Sequestration nears as Congress goes on vacation

      Time is running out for the White House and congressional lawmakers to avoid sequestration cuts, which are scheduled to begin at the beginning of next month. As March nears, lawmakers are not hard at work - they are on vacation. The time off is not sitting well with many federal workers whose financial welfare could in jeopardy.

      By all appearances, lawmakers in Washington aren't too worried about the $1 trillion in cuts that are set to go in place in less than two weeks. The president spent the weekend golfing with Tiger Woods in Florida, Congress is on a ten-day vacation, and the halls of the Capitol building are empty.
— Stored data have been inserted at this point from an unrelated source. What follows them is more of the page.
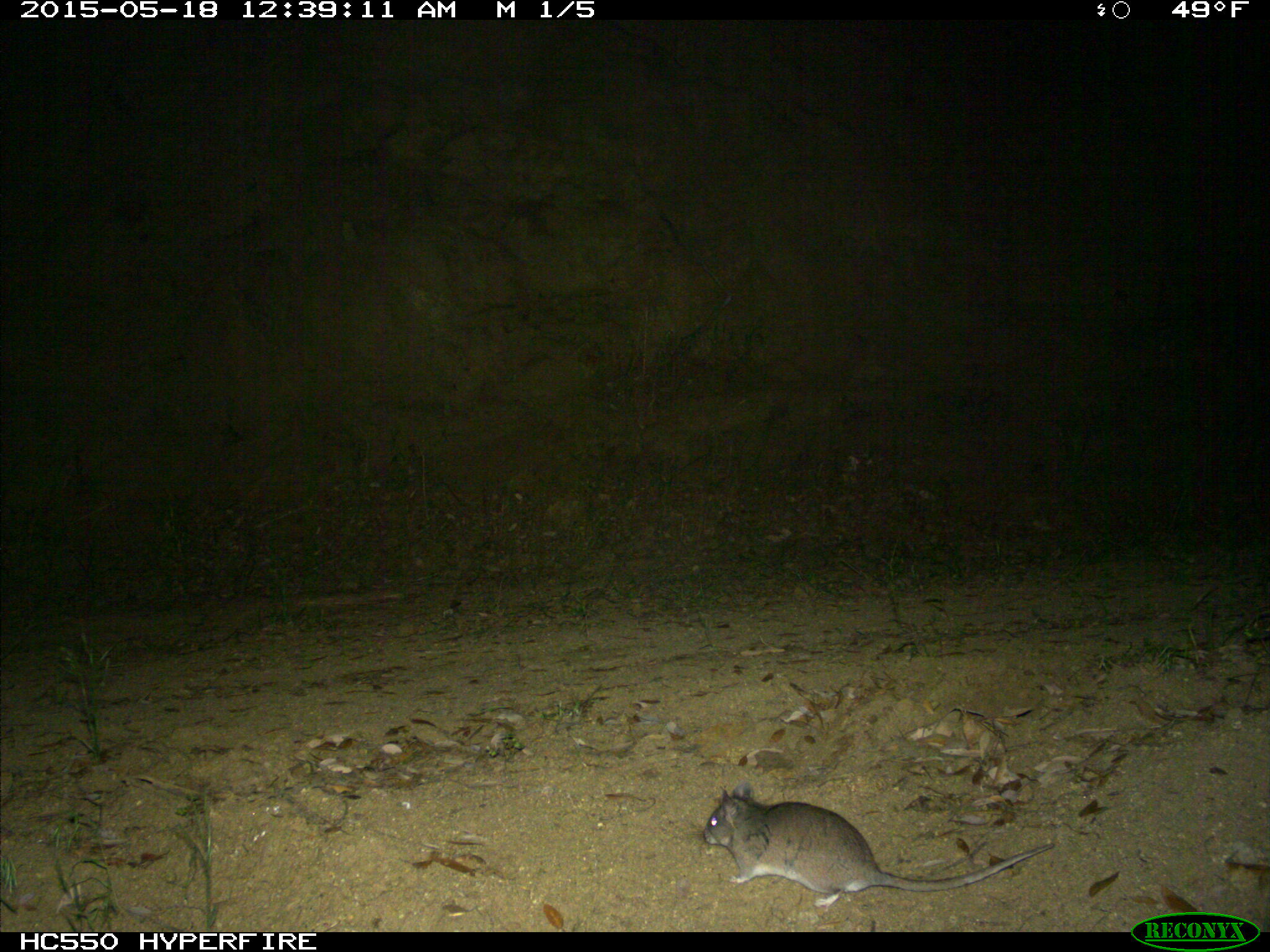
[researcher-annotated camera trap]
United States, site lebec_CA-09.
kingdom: Animalia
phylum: Chordata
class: Mammalia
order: Rodentia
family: Cricetidae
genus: Neotoma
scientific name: Neotoma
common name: pack rat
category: unidentified pack rat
Unidentified pack rat (pack rat) (Neotoma).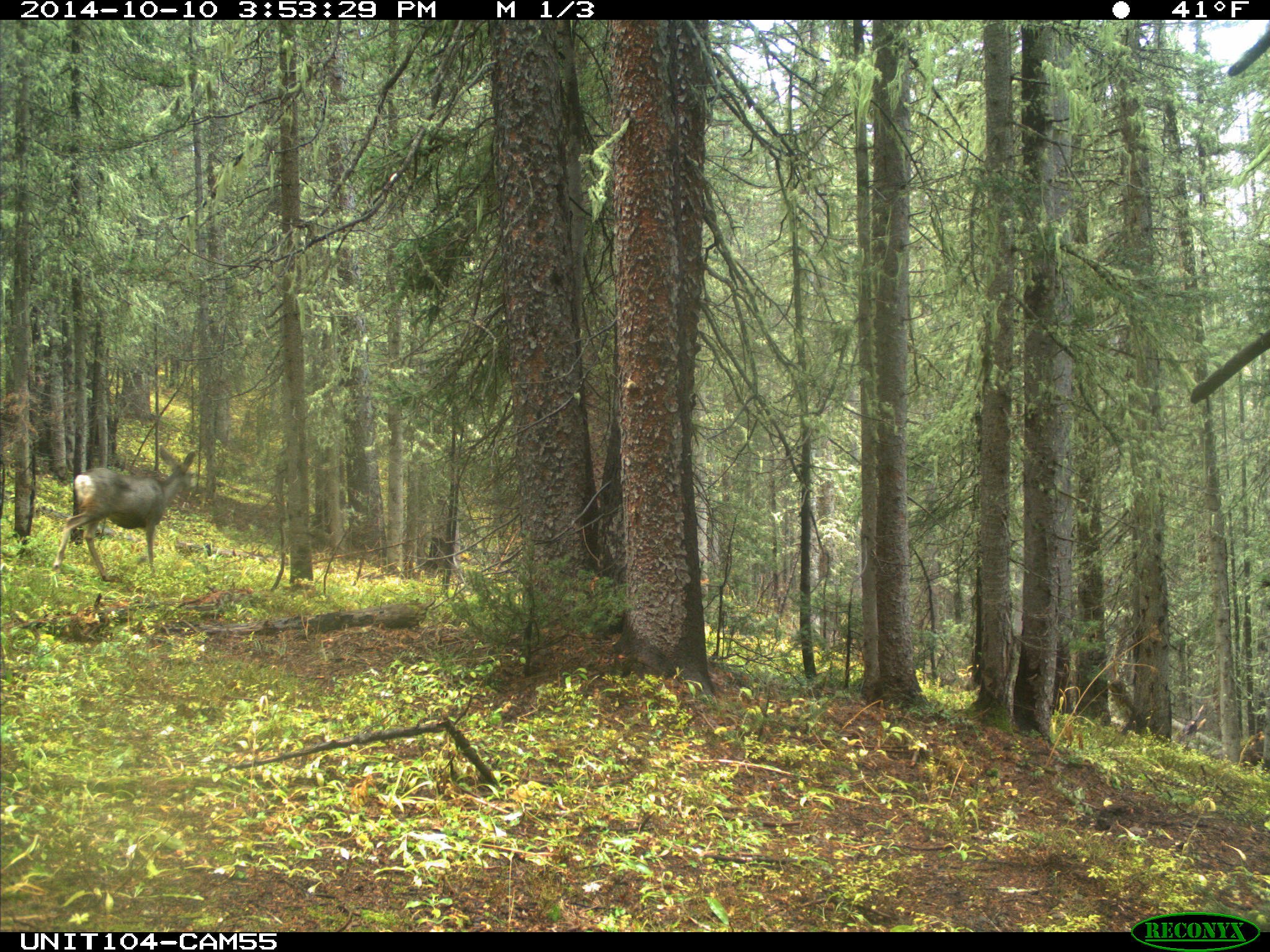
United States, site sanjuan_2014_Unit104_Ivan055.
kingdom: Animalia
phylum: Chordata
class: Mammalia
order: Artiodactyla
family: Cervidae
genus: Odocoileus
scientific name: Odocoileus hemionus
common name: mule deer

      Many citizens are worried about the impact of sequestration, like Amanda Farrell, who's already seen changes in her hometown of Norfolk.

      "It kind of feels like they're out of touch," she says. "We've got problems with the economy to begin with and now you're talking about devastating some communities. They're talking about shutting down our ship yards and cutting back on the military. I mean Norfolk, that's our livelihood."

      Sequestration calls for $1.2 trillion in cuts starting March 1, $85 billion of them in 2013 alone.

      "It kills me when some politician is like 'I'm just like you.' No, you're not," says Alicia Salcedo Baez.

      With possibly tens of thousands of people losing their jobs as a result of the cutbacks, many can't believe lawmakers aren't in town to work on a deal.